Machado inicia sua reflexão citando Jacques Aumont, que defende a ideia de
que o cinema é uma forma de pensamento, e Giles Deleuze, para quem alguns
cineastas, sobretudo Goddard, fizeram o cinema pensar com a mesma eloquência
que os filósofos de outrora o fizeram com a escrita verbal.
Para desenvolver seu raciocínio, Machado expõe o conceito de ensaio: “uma
certa modalidade de discurso científico ou filosófico, geralmente apresentado em
forma escrita, que carrega atributos amiúde considerados literários, como a
subjetividade do enfoque, a eloquência da linguagem e a liberdade de
pensamento”. Relembra Adorno que discute a “exclusão” do ensaio no pensamento
ocidental, que segue uma dicotomia entre saber científico e literatura. Seguindo
este pensamento o ensaio seria a negação desta dicotomia, “porque nele as paixões
invocam o saber, as emoções arquitetam o pensamento e o estilo burila o
conceito”.
Machado afirma que no cinema o documentário poderia ser considerado a
forma que mais se aproxima do ensaio se, no entanto, nos dissociarmos da crença
de que a câmera capta emanações do real, que vem desde o Renascimento e passa
pelas ideias de André Bazin, para quem existia no mundo um “super-discurso”.

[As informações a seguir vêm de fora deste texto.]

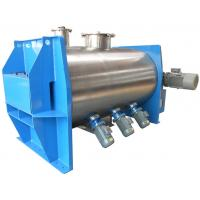 Wholesale High loading coefficient Horizontal Coulter Mixer / Lab mixing equipment from china suppliers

Machado se opõe a este pensamento dizendo ser impossível acreditar na existência
deste discurso natural e o classificando como “panteísmo naif”, saudando as novas
gerações de documentaristas que “rompem com uma visão que o essencial do
documentário é não interpretar as coisas, não intervir nas imagens, não
acrescentar um discurso explicativo”. Os efeitos da sincronização do som,
exemplifica com o filme Letres de Sibérie (1957) de Chris Marker, e a teatralidade
de alguém que esteja sendo filmado constroem uma visão de mundo, a despeito
inclusive da vontade do realizador.
O documentário começa a ser interessante quando “se mostra capaz de
construir uma visão ampla, densa e complexa de um objeto de reflexão, quando
ele se transforma em ensaio, em reflexão sobre o mundo, em experiência e sistema
de pensamento”, tornando-se um “discurso sensível sobre o mundo”.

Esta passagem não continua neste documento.